INGUINAL HERNIOPLASTY: DAY SURGERY OR HOSPITAL SURGERY PROCEDURE
Anko Antabak, Ivana Bešlić, Krešimir Bulić, Mate Škegro, Dino Papeš, Miram Pasini, Marko Bogović, Stanko Ćavar, Tomislav Luetić
Inguinal hernia repair is a surgical procedure that can be done in inpatient or one-day surgery. Adequate patient selection is not a simple task. There are more than several selection criteria, but the main objective is a patient safety. This study analyzes the patient selection criteria and compares safety in the manner of postoperative complications between the two groups of patients.

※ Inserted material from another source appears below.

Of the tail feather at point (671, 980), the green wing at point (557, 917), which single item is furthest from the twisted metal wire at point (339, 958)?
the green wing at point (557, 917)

There were 590 patients who underwent surgical repair of inguinal hernia at the University Hospital Centre Zagreb in 2015. 226 (38.3%) of them were treated in one-day surgery, and 364 (61.7%) were treated at the main Surgical department; 69 of those had an emergent presentation. Most patients of child age (0–18) were treated at the inpatient department. Patients in the age groups between 19 and 39 years, as well as those between 35 and 49 were dominantly managed at the Department of one-day surgery. Those patients were mainly ASA I and ASA II (only three of them were ASA III), while hospitalized patients were mostly ASA II (52.2%). In the hospitalized, inpatient group, frequency of ASA I was 24%, ASA II 21% and ASA IV 3%. The greatest number of one-day surgery patients underwent surgery under local anesthesia (68%). In contrast, only 8% of the inpatient group had a surgery under local anesthesia. The percentage of patients with postoperative wound infection was 2%, and the incidence of pain after surgery was 8%. The results didn’t statistically differ between the groups. The recurrence rate was slightly more frequent in the inpatient group. Hematomas and seromas had the same incidence pattern; they were rarely present and without differences between the groups. 7 of 226 ambulatory patients (3%) were hospitalized. The main causes for three of them were nausea, weakness and hypotension; two patients had tachycardia and stenocardia, one patient had neurasthenia, and also one had scrotal hematoma. The hernia repair in both groups was associated with low postoperative complications, low recurrence rate, and low percentage of unplanned hospital admissions. Therefore it is considered that both groups were treated in a safe manner and patient selection was adequate.